» **Quoted passage**:
╭──

Subzero: Improve regalloc performance by optimizing UnhandledPrecolored.

A lot of time was being spent in the two loops that check precolored ranges in the Unhandled set, specifically in the endsBefore() check.

Solve this by keeping a shadow copy of Unhandled, restricted to the ranges that are precolored.

BUG= none
R=jvoung@chromium.org

Review URL: https://codereview.chromium.org/622553003
diff --git a/src/IceRegAlloc.cpp b/src/IceRegAlloc.cpp
index 3a4c178..69353a1 100644
--- a/src/IceRegAlloc.cpp
+++ b/src/IceRegAlloc.cpp
@@ -68,6 +68,7 @@
   TimerMarker T(IDscan, Func->getContext());
   assert(RegMaskFull.any()); // Sanity check
   Unhandled.clear();
+  UnhandledPrecolored.clear();
   Handled.clear();
   Inactive.clear();
   Active.clear();
@@ -97,10 +98,12 @@
       // it was never referenced.
       if (Var->getLiveRange().isEmpty())
         continue;
-      Unhandled.insert(LiveRangeWrapper(Var));
+      LiveRangeWrapper R(Var);
+      Unhandled.insert(R);
       if (Var->hasReg()) {
         Var->setRegNumTmp(Var->getRegNum());
         Var->setLiveRangeInfiniteWeight();
+        UnhandledPrecolored.insert(R);
       }
     }
   }
@@ -145,6 +148,9 @@
       Active.push_back(Cur);
       assert(RegUses[RegNum] >= 0);
       ++RegUses[RegNum];
+      assert(!UnhandledPrecolored.empty());
+      assert(UnhandledPrecolored.begin()->Var == Cur.Var);
+      UnhandledPrecolored.erase(UnhandledPrecolored.begin());
       continue;
     }
 
@@ -306,19 +312,25 @@
       }
     }
 
-    // Remove registers from the Free[] list where an Unhandled range
-    // overlaps with the current range and is precolored.
-    // Cur.endsBefore(Item) is an early exit check that turns a
-    // guaranteed O(N^2) algorithm into expected linear complexity.
-    llvm::SmallBitVector PrecoloredUnhandled(RegMask.size());
-    // Note: PrecoloredUnhandled is only used for dumping.

╰──

» **Problem 1**:
Answer these questions about the Subzero commit:
(a) In which check was a lot of time being spent?
(b) What review URL does the commit give?
(c) Which source file does the diff modify?
» **Problem 2**: Reproduce the Subzero commit from "Subzero: Improve regalloc" to "that are precolored.".
» **Problem 3**: Write what comes next in the Subzero commit, picking up after its last line.

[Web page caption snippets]

╭──

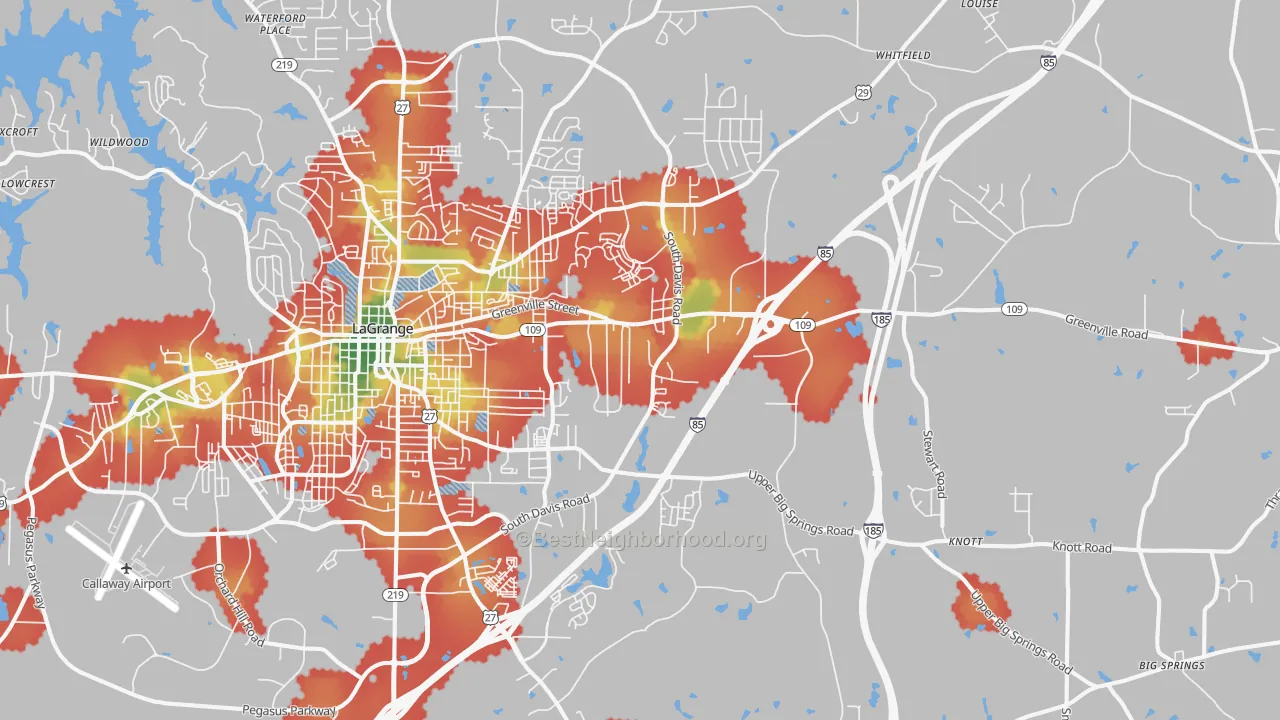 Walk Grade map of 30241, GA, walkable areas in green and car-dependent areas in red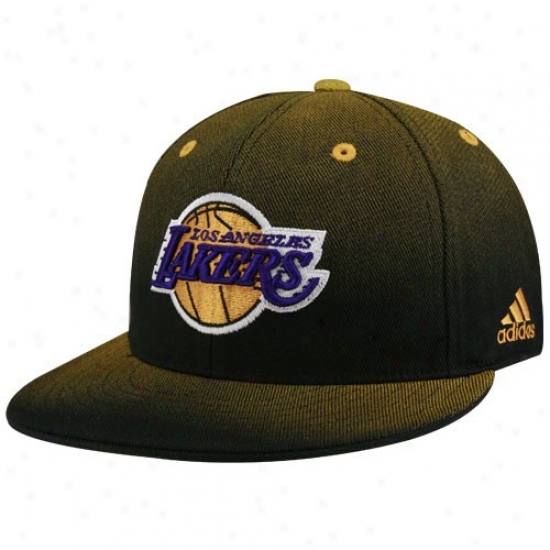 Los Angeles Lakers Hats : Adidas Los Angeles Lakers Gold Gradiated Flat Bill Fitted Hats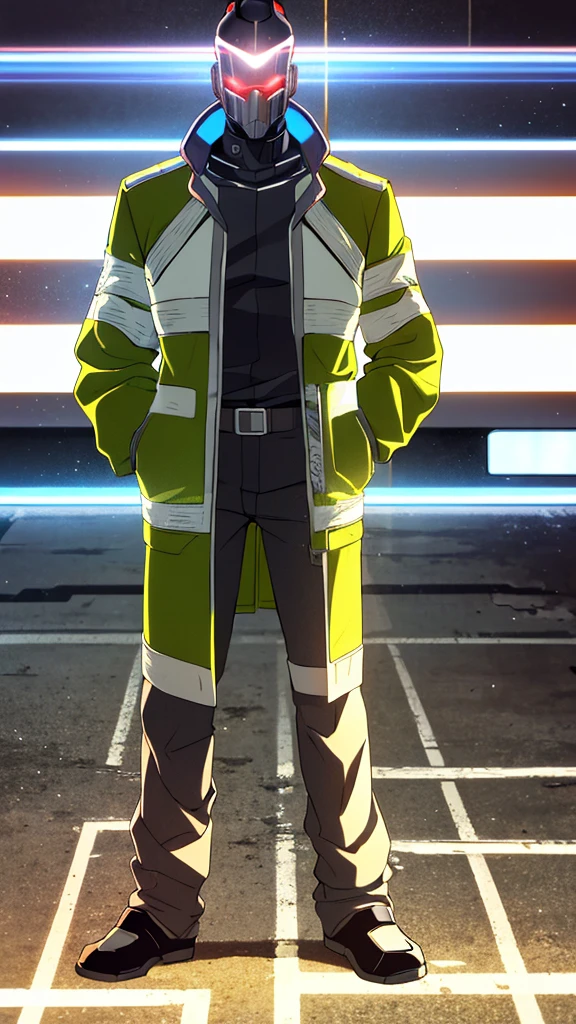 Male, fully cybernetic, full 'borg, military special forces cyborg, wearing futuristic armored trenchcoat, cybernetic body and head, head and face covered by visor, full body shot, fully in frame, standing at attention, hands in pockets, Edgerunners style, edgerunners_style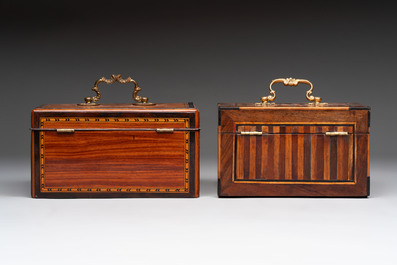 A group of six wooden tea caddies with inlaid decoration, The Netherlands, 18th C.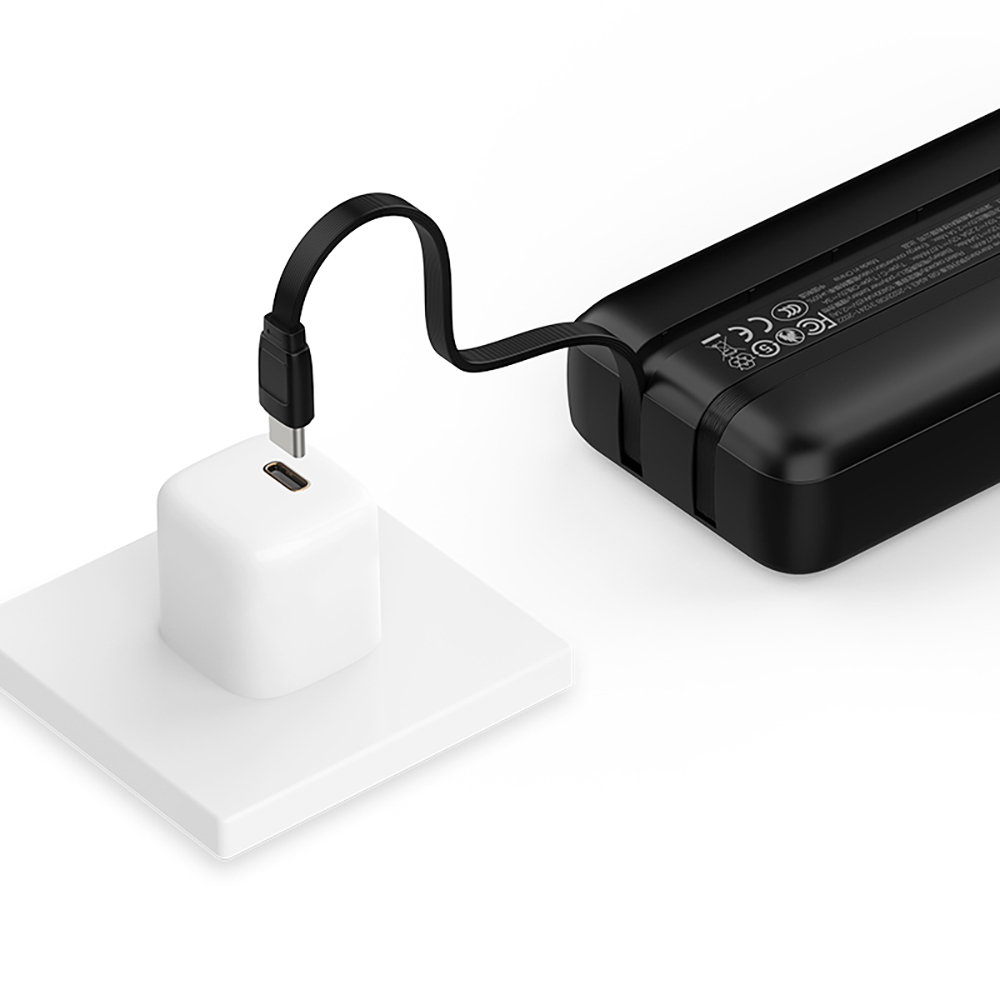 Recci RPB-P67 PD 20W Dijital LED Göstergeli Hızlı Şarj Özellikli Type-C ve Lightning Kablolu Powerbank 22.5W 10000mAh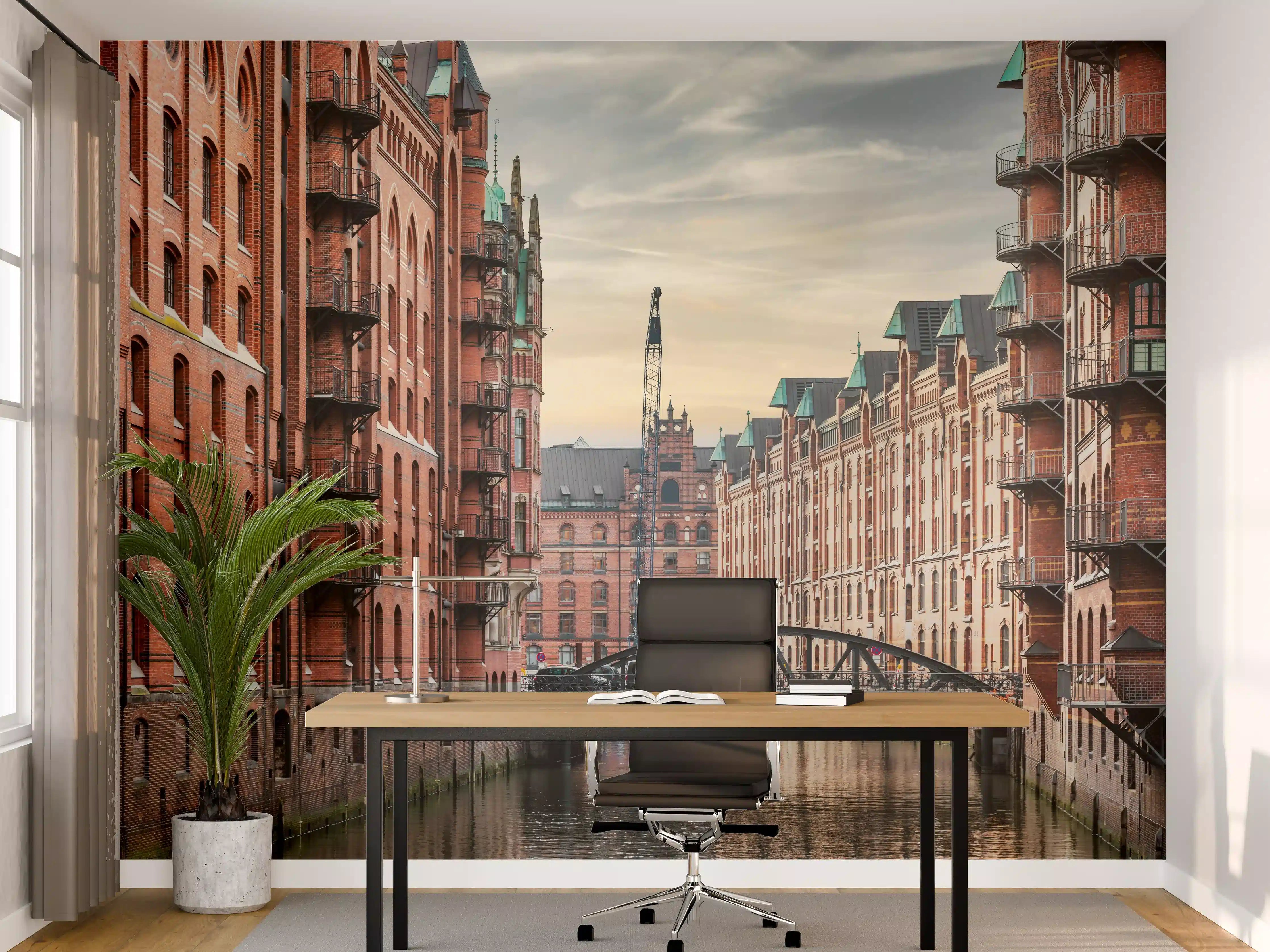 Büro Wandgestaltung - Kanal in der alten Speicherstadt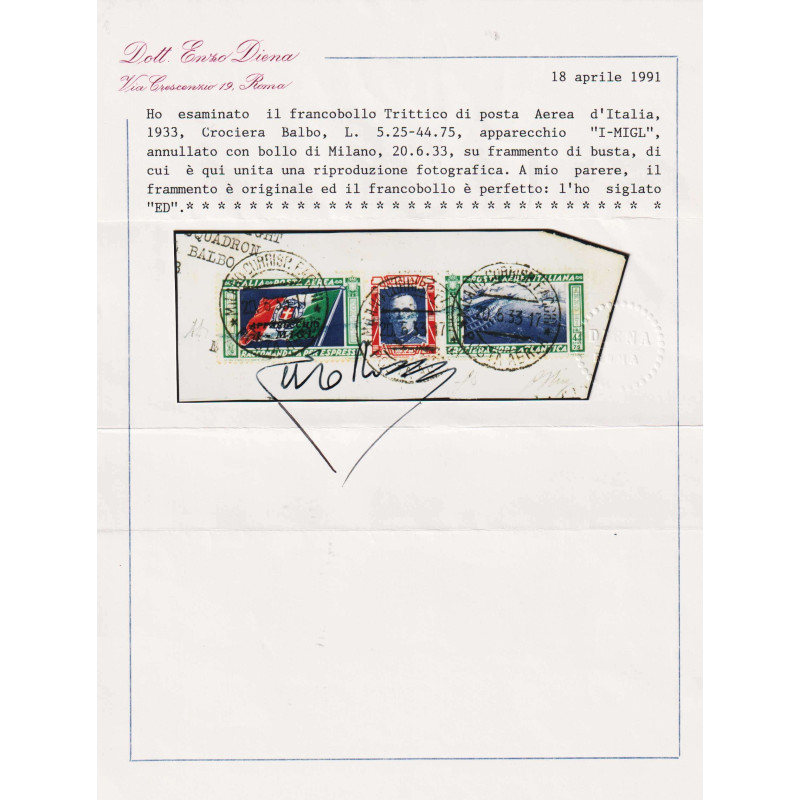 REGNO D' ITALIA 1933 TRITTICI CROCIERA NORD ATLANTICA I – MIGL 2 V....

╰──

» **Written response 1**:
(a) The endsBefore() check.
(b) https://codereview.chromium.org/622553003
(c) src/IceRegAlloc.cpp

» **Written response 2**:
Subzero: Improve regalloc performance by optimizing UnhandledPrecolored.

A lot of time was being spent in the two loops that check precolored ranges in the Unhandled set, specifically in the endsBefore() check.

Solve this by keeping a shadow copy of Unhandled, restricted to the ranges that are precolored.

» **Written response 3**:
-    for (const LiveRangeWrapper &Item : Unhandled) {
+    std::vector<RegWeight> Weights(RegMask.size());
+
+    // Remove registers from the Free[] list where an Unhandled
+    // precolored range overlaps with the current range, and set those
+    // registers to infinite weight so that they aren't candidates for
+    // eviction.  Cur.endsBefore(Item) is an early exit check that
+    // turns a guaranteed O(N^2) algorithm into expected linear
+    // complexity.
+    llvm::SmallBitVector PrecoloredUnhandledMask(RegMask.size());
+    // Note: PrecoloredUnhandledMask is only used for dumping.
+    for (const LiveRangeWrapper &Item : UnhandledPrecolored) {
+      assert(Item.Var->hasReg());
       if (Cur.endsBefore(Item))
         break;
-      if (Item.Var->hasReg() && Item.overlaps(Cur)) {
+      if (Item.overlaps(Cur)) {
         int32_t ItemReg = Item.Var->getRegNum(); // Note: not getRegNumTmp()
+        Weights[ItemReg].setWeight(RegWeight::Inf);
         Free[ItemReg] = false;
-        PrecoloredUnhandled[ItemReg] = true;
+        PrecoloredUnhandledMask[ItemReg] = true;
         // Disable AllowOverlap if the preferred register is one of
         // these precolored unhandled overlapping ranges.
         if (AllowOverlap && ItemReg == PreferReg) {
@@ -334,7 +346,7 @@
         if (RegMask[i]) {
           Str << Func->getTarget()->getRegName(i, IceType_i32)
               << "(U=" << RegUses[i] << ",F=" << Free[i]
-              << ",P=" << PrecoloredUnhandled[i] << ") ";
+              << ",P=" << PrecoloredUnhandledMask[i] << ") ";
         }
       }
       Str << "\n";
@@ -369,7 +381,6 @@
     } else {
       // Fallback: there are no free registers, so we look for the
       // lowest-weight register and see if Cur has higher weight.
-      std::vector<RegWeight> Weights(RegMask.size());
       // Check Active ranges.
       for (const LiveRangeWrapper &Item : Active) {
         assert(Item.overlaps(Cur));
@@ -384,18 +395,6 @@
         if (Item.overlaps(Cur))
           Weights[RegNum].addWeight(Item.range().getWeight());
       }
-      // Check Unhandled ranges that overlap Cur and are precolored.
-      // Cur.endsBefore(*I) is an early exit check that turns a
-      // guaranteed O(N^2) algorithm into expected linear complexity.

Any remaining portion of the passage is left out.